Today, just as in the time of Isaiah, we let our sins define us and those around us. Whether it was a one time mistake, or even a habitual failure, we name and are named by our failures. We’ve grown far too comfortable with letting a choice define an entire person’s life.
And yet, and yet (!), we are precious lambs of Jesus Christ in the sight of God despite our sins! That’s crazy! No matter how horrible we feel about what we’ve done, no matter how judgmental we are regarding the actions of the people around us, to God we are precious.

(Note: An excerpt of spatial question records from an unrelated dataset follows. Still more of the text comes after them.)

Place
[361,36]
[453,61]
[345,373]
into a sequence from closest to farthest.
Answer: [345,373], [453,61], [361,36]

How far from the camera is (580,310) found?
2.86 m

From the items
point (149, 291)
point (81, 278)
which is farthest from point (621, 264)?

To God we will always belong.
However, lest we fall prey to the belief that God’s loves gives us the freedom to do whatever we want, to whomever we want, whenever we want… that’s not what Isaiah is saying. The prophet is looking out on a people in the midst of uncertainty, then and now, and says that when we fail and fall (because we will), whether as individuals or even as churches, we can take comfort in the realization that our sins do not prompt God to quit loving us or laying claim to us.
God’s love doesn’t free us to sin. God’s loves frees us from believing that our sins define us.
We can put our trust and hope in a great number of things – a spouse, a job, a politician, a bank account. But all of those things will eventually fail to give us what we’re looking for.
Instead, the prophet Isaiah calls us to put our hope and trust in the One who never abandons us.
Today churches all across the globe are celebrating the baptism of Jesus Christ. They will encounter the wonderful story of Jesus being compelled to the water and receiving his own baptism by his cousin John. And it is a rather fitting moment for us considering the fact that in baptism, God marks us and claims us as God’s own children. In the water, God seals God’s love for us, no matter what we’ve done and no matter what we will do.
In the water, we are precious.
Baptism, though we only receive it once, is not something that we do and then wash our hands of it forever. Our individual baptisms are something that we return to over and over again. At our church today we were planning to baptize a grandfather and his granddaughter, but the snow prevented us from gathering together! We were going to surround them at the fount as they heard the words that countless others have heard. I baptize you in the name of the Father, and the Son, and the Holy Spirit – you are a precious lamb of Jesus Christ.
And then the plan was to have everyone come forward to place their fingers or the hands in the water to remember their own baptisms – to be grateful and mindful of the water that brings us our truest identities.
Throughout January we’re doing a series on What’s Right With The Church? There’s plenty that’s wrong, but there is far more right with the church than wrong. In the church, and in particular through the sacrament of baptism, we discover that we are wanted and loved by God regardless of whether we deserve it or not.
That’s pretty crazy when you think about it!
While we live in a world in which institutions and individuals can regularly disappoint us or even abandon us, God says, “I have called you by name, and you are mine!” Amen.